## BEGIN EXTRACTED TEXT

New work item for XML group ? (Re: Comments on 31 March spec) from Rick Jelliffe on 1997-04-10 (w3c-sgml-wg@w3.org from April 1997)

From: Rick Jelliffe <ricko@allette.com.au>
Date: Thu, 10 Apr 1997 19:46:46 +1000
To: Murata Makoto <murata@apsdc.ksp.fujixerox.co.jp>
CC: w3c-sgml-wg@w3.org
Message-ID: <334CB706.2256@allette.com.au>

Murata Makoto wrote:

> JIS started to design two new character code standards. Although
> these will be used together with JIS X 0208, some of the charaters in these
> new standards are more important than some of the JIS X 0208 characters,
> said Prof. Shibano. In three years or so, JIS will propose to ISO these new standards as part of ISO 10646. The BMP are not likely to include them.

W3C XML people should be careful not be panicked to discover that
Unicode 2.0 is not the ultimate character set! That is not any
reason to not adopt it in XML 1.0 today.

Especially in East and South East Asia, there is still a great effort by
standards-making bodies and academics to figure out exactly what
characters
are needed, including using statistical methods.

There can never be a character set that contains *ALL* 'Han' ideographs,
for the simple reason that new ones are being invented all the time,
especially in Taiwan. (And in any case, for some kinds of scholarly,
historical material, the glyph/character distinction may not be
completely helpful.)

This breakdown is why I think the XML group needs to add a fourth item
to its agenda, to be dealt with last, and that is a distributed font or
glyph service for XML.

Background
----------
The problem of Han ideographs is that they are an unbounded set. It is
up
to CJK national bodies to add important and common characters to ISO
10646
and to their various regional character sets. But the more rare
characters
cannot be represented using this method: it is not feasible or practical
for
logistical reasons.

Two methods of circumventing this have been proposed. They both suggest
an embedded layer of encoding on top of characters, to decentralise
character definition towards the creators of the documents:

* defer the problem by using SGML SDATA entities to refer to the
characters
(i.e. the SPREAD entities, or the Electronic Buddhist Text Initiative's
KanjiBase glyph set): this is inappropriate to XML, which is aimed at
fully resolved
documents suitable for immediate use, unlike SGML;

* embed some unique character sequence that also describes the glyph
in terms of its components (Prof Hsieh from Academica Sinica's proposal
to
ISO 10646): this is promising, but is a thing for the future.

Proposal
--------
I think we need to say that the central difference between characters
and
glyphs is that characters can be searched on directly from the XML text
without a knowledge of the DTD.

## END EXTRACTED TEXT
## BEGIN RECORD EXCERPTS

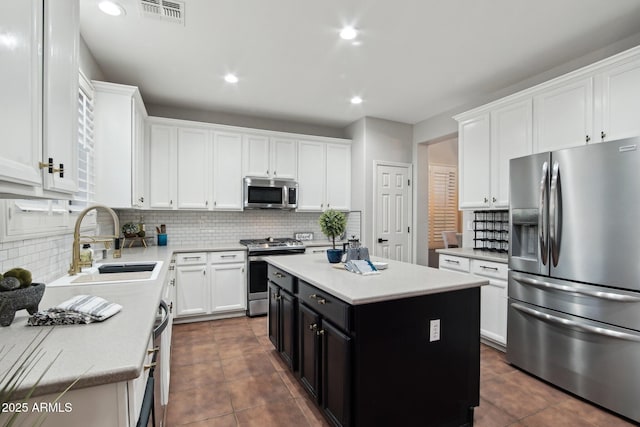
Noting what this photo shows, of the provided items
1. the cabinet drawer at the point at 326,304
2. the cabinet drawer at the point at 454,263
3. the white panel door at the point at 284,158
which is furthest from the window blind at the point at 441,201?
the cabinet drawer at the point at 326,304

## END RECORD EXCERPTS

JOBS:
A: Write out the part of the message on XML character sets starting with "New work item" and going on through "to include them.".
B: Give the spatial relationship records again line for line, omitting the pictures.
The message on XML character sets and the records have no connection to each other.

REPLIES:
A:
New work item for XML group ? (Re: Comments on 31 March spec) from Rick Jelliffe on 1997-04-10 (w3c-sgml-wg@w3.org from April 1997)

From: Rick Jelliffe <ricko@allette.com.au>
Date: Thu, 10 Apr 1997 19:46:46 +1000
To: Murata Makoto <murata@apsdc.ksp.fujixerox.co.jp>
CC: w3c-sgml-wg@w3.org
Message-ID: <334CB706.2256@allette.com.au>

Murata Makoto wrote:

> JIS started to design two new character code standards. Although
> these will be used together with JIS X 0208, some of the charaters in these
> new standards are more important than some of the JIS X 0208 characters,
> said Prof. Shibano. In three years or so, JIS will propose to ISO these new standards as part of ISO 10646. The BMP are not likely to include them.

B:
Noting what this photo shows, of the provided items
1. the cabinet drawer at the point at 326,304
2. the cabinet drawer at the point at 454,263
3. the white panel door at the point at 284,158
which is furthest from the window blind at the point at 441,201?
the cabinet drawer at the point at 326,304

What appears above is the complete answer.